>>>

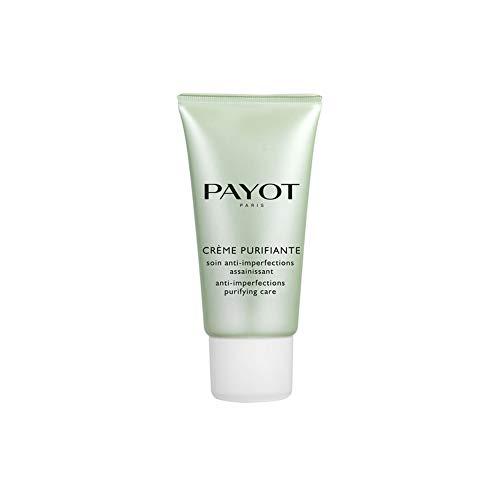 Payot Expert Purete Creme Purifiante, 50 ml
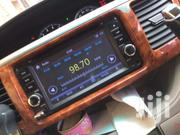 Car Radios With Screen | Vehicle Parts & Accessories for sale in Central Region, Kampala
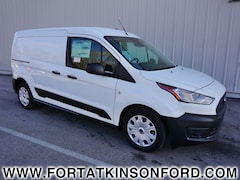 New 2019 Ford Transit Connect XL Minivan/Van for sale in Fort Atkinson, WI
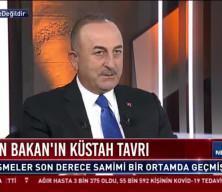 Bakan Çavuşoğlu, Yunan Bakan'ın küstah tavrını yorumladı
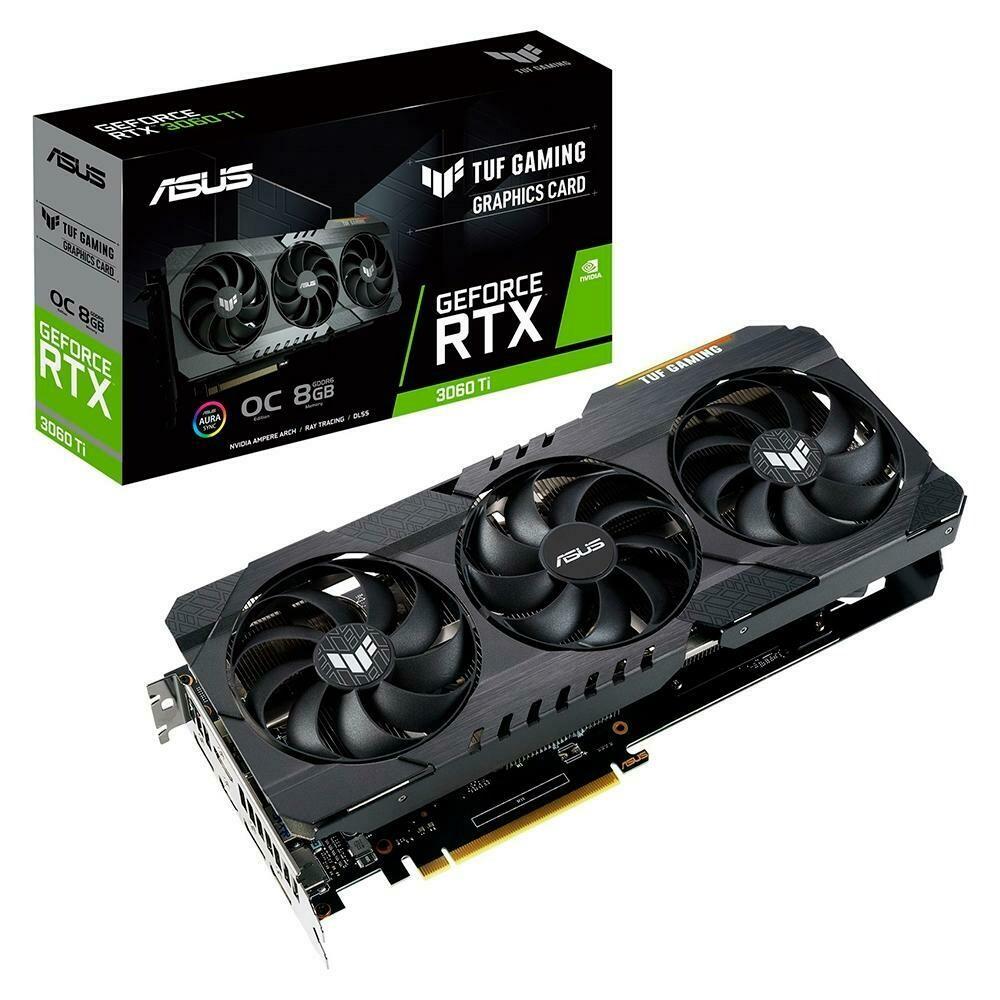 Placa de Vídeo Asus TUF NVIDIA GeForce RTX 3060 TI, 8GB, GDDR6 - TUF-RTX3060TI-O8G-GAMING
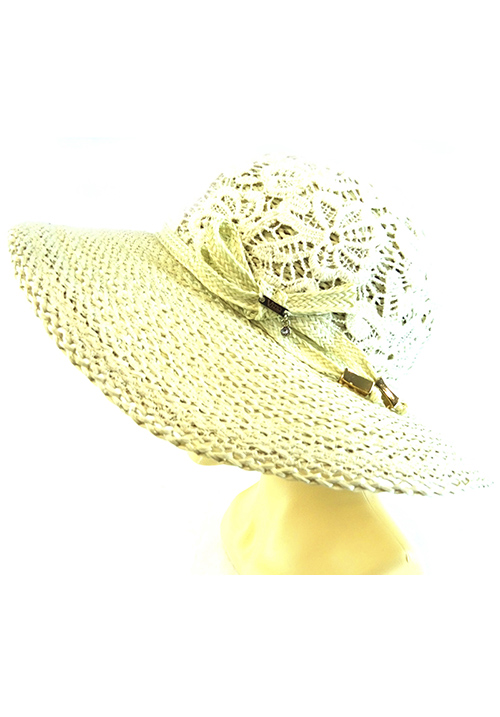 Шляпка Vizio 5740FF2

<<<

Assignment:
Would you set down the records above once more, exactly, with the pictures removed?

Solution to the problem:
 Payot Expert Purete Creme Purifiante, 50 ml
 Car Radios With Screen | Vehicle Parts & Accessories for sale in Central Region, Kampala
 New 2019 Ford Transit Connect XL Minivan/Van for sale in Fort Atkinson, WI
 Bakan Çavuşoğlu, Yunan Bakan'ın küstah tavrını yorumladı
 Placa de Vídeo Asus TUF NVIDIA GeForce RTX 3060 TI, 8GB, GDDR6 - TUF-RTX3060TI-O8G-GAMING
 Шляпка Vizio 5740FF2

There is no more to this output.